China is already exercising its economic power

"In fact, despite China's relatively low per capita GDP today, it is already dominant in several ways. China convinced the African countries in which it invests heavily to close down the Taiwanese embassies they were hosting. With $3 trillion in foreign reserves, it has offered to buy Greek, Irish, Portuguese, and Spanish debt to forestall or mitigate financial chaos in Europe. ... China has also used its size to strengthen its trade and financial relationships in Asia and Latin America: for example, trade transactions among several countries in both regions can now be settled in yuan. ...
     Beijing is already exercising other forms of dominance. For example, it can require that U.S. and European firms share their technology with Chinese firms before granting them access to its market. And it can pursue policies that have systemic effects, despite opposition from much of the world. Its policy of undervaluing its exchange rate is a classic beggar-thy-neighbor strategy that undermines the openness of the world's trading and financial systems while also creating the conditions for easy liquidity, which contributed to the recent global economic crisis. Chinese dominance is not looming. In some ways, it is already here."
How vulnerable will the U.S. be to Chinese economic pressure in the future?
"Now, imagine a not-so-distant future in which the United States has recovered from the crisis of 2008-10 but remains saddled with structural problems: widening income gaps, a squeezed middle class, and reduced economic and social mobility.
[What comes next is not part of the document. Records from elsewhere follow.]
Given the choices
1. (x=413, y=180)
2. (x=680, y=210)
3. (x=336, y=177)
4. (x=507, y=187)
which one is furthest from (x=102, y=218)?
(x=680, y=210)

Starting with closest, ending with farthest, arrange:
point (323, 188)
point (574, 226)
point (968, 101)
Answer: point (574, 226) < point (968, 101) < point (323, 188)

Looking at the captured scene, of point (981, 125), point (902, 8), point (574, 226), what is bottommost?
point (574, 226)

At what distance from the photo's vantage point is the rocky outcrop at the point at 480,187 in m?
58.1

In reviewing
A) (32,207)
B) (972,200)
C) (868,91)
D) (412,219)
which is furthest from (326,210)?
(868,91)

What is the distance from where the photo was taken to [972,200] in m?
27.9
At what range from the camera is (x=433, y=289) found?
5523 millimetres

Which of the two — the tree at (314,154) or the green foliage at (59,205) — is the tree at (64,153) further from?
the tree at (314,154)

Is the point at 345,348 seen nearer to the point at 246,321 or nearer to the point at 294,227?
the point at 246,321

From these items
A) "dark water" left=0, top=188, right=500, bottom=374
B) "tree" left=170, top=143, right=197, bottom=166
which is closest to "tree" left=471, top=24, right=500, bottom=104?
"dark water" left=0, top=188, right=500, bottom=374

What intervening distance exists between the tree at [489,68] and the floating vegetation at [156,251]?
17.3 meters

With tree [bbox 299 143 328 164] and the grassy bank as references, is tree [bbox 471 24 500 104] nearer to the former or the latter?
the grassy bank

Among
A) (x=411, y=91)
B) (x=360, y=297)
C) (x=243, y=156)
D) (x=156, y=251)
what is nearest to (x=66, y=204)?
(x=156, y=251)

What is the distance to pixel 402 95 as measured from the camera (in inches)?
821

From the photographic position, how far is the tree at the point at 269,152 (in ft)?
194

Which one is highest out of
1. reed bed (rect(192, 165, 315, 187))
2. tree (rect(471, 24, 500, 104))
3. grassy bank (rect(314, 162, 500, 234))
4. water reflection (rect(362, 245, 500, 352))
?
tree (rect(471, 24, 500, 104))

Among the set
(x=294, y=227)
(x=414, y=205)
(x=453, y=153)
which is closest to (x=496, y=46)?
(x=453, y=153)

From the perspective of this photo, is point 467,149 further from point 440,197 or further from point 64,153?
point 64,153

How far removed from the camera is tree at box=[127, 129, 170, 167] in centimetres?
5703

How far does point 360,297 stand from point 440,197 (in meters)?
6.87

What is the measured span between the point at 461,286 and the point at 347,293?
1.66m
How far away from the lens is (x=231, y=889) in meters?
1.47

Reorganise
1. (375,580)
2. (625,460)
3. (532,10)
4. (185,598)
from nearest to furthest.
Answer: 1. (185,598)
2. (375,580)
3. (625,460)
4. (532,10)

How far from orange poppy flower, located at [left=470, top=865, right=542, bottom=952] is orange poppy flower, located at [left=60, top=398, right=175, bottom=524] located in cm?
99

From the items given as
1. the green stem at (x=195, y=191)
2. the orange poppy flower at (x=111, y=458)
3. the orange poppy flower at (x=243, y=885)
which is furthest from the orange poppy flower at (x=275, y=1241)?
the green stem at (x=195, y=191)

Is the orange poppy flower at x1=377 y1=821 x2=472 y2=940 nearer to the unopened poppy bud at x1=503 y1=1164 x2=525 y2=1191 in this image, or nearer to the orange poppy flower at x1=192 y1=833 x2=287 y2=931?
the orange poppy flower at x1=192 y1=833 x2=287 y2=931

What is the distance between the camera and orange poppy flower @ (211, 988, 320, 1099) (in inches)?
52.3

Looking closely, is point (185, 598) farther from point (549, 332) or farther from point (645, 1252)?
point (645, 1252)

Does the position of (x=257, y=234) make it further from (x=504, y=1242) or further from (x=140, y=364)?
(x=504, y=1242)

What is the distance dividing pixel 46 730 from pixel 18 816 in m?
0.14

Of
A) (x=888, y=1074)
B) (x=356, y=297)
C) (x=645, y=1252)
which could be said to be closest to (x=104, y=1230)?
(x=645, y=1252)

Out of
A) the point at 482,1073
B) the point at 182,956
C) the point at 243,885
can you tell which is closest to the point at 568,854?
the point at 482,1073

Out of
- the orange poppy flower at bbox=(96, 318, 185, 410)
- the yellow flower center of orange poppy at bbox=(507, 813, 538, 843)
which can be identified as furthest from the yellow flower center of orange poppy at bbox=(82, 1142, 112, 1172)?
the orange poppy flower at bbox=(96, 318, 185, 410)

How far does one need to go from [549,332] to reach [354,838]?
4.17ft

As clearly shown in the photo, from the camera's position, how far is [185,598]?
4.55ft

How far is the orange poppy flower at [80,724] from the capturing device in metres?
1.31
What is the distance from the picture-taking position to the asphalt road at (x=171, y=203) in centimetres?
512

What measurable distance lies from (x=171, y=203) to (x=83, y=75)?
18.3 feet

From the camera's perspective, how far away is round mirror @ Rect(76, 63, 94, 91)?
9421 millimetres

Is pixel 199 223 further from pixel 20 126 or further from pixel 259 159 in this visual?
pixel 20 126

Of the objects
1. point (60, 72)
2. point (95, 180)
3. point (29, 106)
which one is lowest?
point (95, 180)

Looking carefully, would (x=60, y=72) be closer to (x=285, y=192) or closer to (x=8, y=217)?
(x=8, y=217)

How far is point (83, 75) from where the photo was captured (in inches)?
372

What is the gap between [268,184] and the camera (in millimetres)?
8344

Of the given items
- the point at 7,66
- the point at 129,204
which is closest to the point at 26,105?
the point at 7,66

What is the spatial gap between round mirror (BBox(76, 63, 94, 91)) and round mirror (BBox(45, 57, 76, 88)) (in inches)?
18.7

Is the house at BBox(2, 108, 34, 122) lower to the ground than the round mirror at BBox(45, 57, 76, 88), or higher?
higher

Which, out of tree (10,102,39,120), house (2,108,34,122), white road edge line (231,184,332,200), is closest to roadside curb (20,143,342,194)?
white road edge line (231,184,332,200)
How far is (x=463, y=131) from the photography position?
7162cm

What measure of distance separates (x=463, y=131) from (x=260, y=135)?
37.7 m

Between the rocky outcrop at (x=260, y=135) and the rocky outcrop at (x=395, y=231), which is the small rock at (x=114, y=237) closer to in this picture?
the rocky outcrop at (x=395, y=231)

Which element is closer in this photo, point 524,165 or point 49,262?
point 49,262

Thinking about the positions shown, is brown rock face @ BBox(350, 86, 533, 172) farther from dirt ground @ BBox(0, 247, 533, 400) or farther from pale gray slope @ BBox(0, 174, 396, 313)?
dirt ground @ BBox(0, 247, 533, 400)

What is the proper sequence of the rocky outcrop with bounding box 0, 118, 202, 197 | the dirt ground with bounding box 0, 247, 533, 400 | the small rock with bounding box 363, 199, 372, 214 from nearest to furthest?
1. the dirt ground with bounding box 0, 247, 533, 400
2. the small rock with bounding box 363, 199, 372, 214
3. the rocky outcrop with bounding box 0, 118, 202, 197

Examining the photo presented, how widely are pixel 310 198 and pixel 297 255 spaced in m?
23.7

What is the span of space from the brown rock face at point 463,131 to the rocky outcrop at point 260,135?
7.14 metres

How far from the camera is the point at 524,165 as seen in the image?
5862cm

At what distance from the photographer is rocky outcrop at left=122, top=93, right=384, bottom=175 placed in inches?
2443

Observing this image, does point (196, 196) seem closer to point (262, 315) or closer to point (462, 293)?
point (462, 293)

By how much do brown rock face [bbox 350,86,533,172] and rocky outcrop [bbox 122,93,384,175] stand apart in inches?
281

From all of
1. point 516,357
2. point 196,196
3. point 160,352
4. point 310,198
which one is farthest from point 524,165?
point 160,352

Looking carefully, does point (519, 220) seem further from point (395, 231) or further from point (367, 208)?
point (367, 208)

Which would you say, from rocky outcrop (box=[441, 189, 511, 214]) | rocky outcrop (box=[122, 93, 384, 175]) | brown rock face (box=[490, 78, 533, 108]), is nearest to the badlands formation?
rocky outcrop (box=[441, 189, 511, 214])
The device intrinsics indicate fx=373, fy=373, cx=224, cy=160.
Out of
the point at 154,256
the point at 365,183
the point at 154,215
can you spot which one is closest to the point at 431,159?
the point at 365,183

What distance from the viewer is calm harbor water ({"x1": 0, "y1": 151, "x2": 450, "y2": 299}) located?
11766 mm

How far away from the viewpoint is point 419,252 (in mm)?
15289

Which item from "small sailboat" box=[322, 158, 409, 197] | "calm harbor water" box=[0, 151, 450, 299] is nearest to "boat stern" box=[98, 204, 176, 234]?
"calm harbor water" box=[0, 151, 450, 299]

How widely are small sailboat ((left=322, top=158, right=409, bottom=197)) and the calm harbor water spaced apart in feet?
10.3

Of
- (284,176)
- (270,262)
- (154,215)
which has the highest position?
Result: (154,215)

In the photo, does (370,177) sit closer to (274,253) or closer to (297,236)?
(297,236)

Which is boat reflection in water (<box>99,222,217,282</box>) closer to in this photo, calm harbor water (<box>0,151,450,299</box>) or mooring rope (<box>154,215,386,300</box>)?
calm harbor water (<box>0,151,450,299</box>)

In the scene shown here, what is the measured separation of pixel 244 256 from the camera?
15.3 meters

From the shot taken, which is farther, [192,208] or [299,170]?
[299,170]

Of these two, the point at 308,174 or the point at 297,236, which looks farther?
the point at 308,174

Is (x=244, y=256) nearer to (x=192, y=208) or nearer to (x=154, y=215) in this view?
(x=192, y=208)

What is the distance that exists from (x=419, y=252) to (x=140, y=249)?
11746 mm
Its financial system is still as fragile as before the crisis, and the government has yet to come to grips with the rising costs of entitlements and the buildup of bad assets in the financial system, which the government might have to take over. ... China has an economy and a trade flow twice as large as the United States'. The dollar has lost its sheen; demand for the yuan as a reserve currency is growing.
    Much as in 1956, when Washington was suspected of orchestrating massive sales of sterling in New York to force the British government to withdraw its troops from the Suez Canal, rumors are swirling that China is planning to wield its financial power; it has had enough of the United States' naval presence in the Pacific Ocean. ... A repeat of the Suez crisis may seem improbable today. But the United States' current economic situation does leave the country fundamentally vulnerable in the face of China's inescapable dominance."